Todos destacaram as inúmeras possibilidades positivas da iniciativa de usar inteligência artificial na elaboração de um PL, capazes de promover e incentivar celeridade no processo legislativo, a exemplo do que já ocorre em algumas ações do Judiciário brasileiro. Um levantamento do Conselho Nacional de Justiça (CNJ) mapeou no ano passado ao menos 117 modelos de inteligência desenvolvidos ou em uso nos tribunais, conforme informa o jornalista Marlen Couto, em reportagem divulgada no O Globo em 5 de março.
Ao divulgar a iniciativa nas mídias sociais, entretanto, percebi que uma parte das interações com as publicações – em especial no Twitter – utilizavam o fato do PL ter sido escrito com inteligência artificial, para desmerecer a iniciativa, alegando, entre outras coisas, que a partir de agora não seriam mais necessários deputados e/ou os profissionais que trabalham nos gabinetes dos deputados e estão responsáveis pela elaboração de Projetos de Lei.
São argumentos rasos, desprovidos de sustentação, e demonstrações de que seus autores não haviam lido sequer o texto completo das postagens, uma vez que nele ficava bastante claro que o texto apresentado pelo Chat GPT era resultado de uma série de interações humanas com o software. E que, além disso, humanos (vários) haviam realizado revisões do texto criado pela inteligência artificial.
Mas, apesar de equivocadas desde o início, as interações foram úteis para identificar preconceitos e pré-conceitos existentes. Um deles: a inteligência artificial vai – na visão destas pessoas – substituir humanos mesmo em atividades complexas, nas quais há a necessidade de valoração social, interpretação moral, e empatia, entre outras marcas exclusivas de nossa espécie. O que é – na opinião pessoal do autor deste artigo, um humano – um erro completo.

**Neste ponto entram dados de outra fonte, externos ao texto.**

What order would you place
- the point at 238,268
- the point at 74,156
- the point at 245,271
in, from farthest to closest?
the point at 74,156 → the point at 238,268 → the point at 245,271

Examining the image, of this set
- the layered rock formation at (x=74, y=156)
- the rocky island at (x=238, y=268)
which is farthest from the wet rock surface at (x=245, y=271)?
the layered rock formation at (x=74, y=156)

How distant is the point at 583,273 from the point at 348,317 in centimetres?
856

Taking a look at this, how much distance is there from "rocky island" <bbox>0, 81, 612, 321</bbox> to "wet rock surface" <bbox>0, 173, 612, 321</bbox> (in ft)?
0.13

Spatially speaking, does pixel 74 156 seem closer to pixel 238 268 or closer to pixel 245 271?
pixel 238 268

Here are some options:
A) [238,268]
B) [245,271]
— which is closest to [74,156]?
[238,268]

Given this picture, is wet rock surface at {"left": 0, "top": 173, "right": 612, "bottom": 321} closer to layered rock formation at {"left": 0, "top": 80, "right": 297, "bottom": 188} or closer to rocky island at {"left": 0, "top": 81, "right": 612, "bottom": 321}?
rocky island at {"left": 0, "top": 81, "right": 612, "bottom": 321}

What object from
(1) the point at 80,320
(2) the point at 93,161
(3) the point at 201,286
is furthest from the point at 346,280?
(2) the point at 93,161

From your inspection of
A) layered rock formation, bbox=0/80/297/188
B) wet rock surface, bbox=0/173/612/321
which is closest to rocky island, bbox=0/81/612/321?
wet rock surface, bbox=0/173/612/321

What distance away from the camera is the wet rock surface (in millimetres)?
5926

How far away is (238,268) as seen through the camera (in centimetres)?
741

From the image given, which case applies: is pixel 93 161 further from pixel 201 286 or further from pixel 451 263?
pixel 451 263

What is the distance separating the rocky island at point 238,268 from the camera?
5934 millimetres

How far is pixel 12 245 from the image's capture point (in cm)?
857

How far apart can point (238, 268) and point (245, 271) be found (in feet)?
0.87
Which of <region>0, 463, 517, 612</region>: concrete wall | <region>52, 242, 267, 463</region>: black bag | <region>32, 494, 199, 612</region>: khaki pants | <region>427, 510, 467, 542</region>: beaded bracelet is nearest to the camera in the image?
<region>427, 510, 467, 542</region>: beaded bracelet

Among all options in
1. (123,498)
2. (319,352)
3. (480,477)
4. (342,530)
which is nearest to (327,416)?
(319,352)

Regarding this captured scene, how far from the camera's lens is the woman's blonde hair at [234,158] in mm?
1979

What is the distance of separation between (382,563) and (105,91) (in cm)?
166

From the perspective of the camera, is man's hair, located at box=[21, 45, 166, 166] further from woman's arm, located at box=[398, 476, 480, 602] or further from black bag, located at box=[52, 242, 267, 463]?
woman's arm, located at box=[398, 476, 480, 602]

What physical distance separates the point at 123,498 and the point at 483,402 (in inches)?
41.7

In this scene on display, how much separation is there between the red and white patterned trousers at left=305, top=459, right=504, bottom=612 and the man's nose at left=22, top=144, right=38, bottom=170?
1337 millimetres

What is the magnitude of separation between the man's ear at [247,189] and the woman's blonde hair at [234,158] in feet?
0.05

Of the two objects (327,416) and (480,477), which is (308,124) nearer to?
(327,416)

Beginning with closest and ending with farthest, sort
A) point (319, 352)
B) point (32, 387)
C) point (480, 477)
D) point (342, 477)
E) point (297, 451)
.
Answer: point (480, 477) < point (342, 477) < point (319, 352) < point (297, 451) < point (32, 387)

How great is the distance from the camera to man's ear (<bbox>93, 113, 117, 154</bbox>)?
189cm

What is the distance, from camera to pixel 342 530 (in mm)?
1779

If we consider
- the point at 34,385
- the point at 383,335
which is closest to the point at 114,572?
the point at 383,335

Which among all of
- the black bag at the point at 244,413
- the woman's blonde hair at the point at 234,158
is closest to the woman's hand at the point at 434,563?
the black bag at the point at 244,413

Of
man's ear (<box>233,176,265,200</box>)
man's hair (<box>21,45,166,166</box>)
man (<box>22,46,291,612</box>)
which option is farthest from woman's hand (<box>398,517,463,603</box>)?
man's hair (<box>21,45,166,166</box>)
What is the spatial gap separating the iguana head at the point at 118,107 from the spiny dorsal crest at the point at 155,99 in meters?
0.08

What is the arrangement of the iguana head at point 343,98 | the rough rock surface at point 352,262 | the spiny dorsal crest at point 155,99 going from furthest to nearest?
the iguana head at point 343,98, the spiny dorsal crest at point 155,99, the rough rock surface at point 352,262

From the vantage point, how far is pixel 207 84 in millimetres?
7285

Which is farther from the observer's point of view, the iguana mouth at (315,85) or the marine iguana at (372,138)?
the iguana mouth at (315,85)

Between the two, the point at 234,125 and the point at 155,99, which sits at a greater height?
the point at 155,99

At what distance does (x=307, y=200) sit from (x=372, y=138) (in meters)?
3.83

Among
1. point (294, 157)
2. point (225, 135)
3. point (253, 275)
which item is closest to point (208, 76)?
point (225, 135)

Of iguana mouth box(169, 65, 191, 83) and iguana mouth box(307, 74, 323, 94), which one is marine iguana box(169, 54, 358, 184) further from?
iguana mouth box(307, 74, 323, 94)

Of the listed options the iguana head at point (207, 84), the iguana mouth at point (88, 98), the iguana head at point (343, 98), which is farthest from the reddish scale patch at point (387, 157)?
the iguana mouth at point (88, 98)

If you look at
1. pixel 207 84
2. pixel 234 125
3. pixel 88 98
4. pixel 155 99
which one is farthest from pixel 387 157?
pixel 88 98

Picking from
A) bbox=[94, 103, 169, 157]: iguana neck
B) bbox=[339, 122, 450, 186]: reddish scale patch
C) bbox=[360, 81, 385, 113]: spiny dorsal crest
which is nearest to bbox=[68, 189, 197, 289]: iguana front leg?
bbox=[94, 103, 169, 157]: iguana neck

A inteligência artificial não vem para fazer dos humanos seres inúteis. Ou para assumir funções em que as muitas qualidades humanas são imprescindíveis. No mercado de trabalho, as pessoas não vão ser substituídas por inteligência artificial. Mas é provável que quem saiba usar a inteligência artificial tenha muito mais facilidade em encontrar oportunidades melhores do que quem não sabe.
As ferramentas baseadas em inteligência artificial chegam – inevitavelmente – para nos auxiliar em tarefas de menor complexidade, liberando tempo – um de nossos mais valiosos ativos – para que a atenção esteja dedicada a tarefas criativas, ou a atividades que envolvam, como já disse, a necessidade de valoração social, interpretação moral e empatia.
O ato de escrever artigos que representem realmente o que pensamos está, portanto, na numerosa lista de tantas outras atividades que continuarão sendo tarefas humanas. E para as quaisteremos mais tempo, já que as ferramentas baseadas em inteligência artificial estarão (e já estão) executando tarefas baseadas em coleta de dados, por exemplo.
Não é um mundo novo. É uma nova forma de ver o mundo.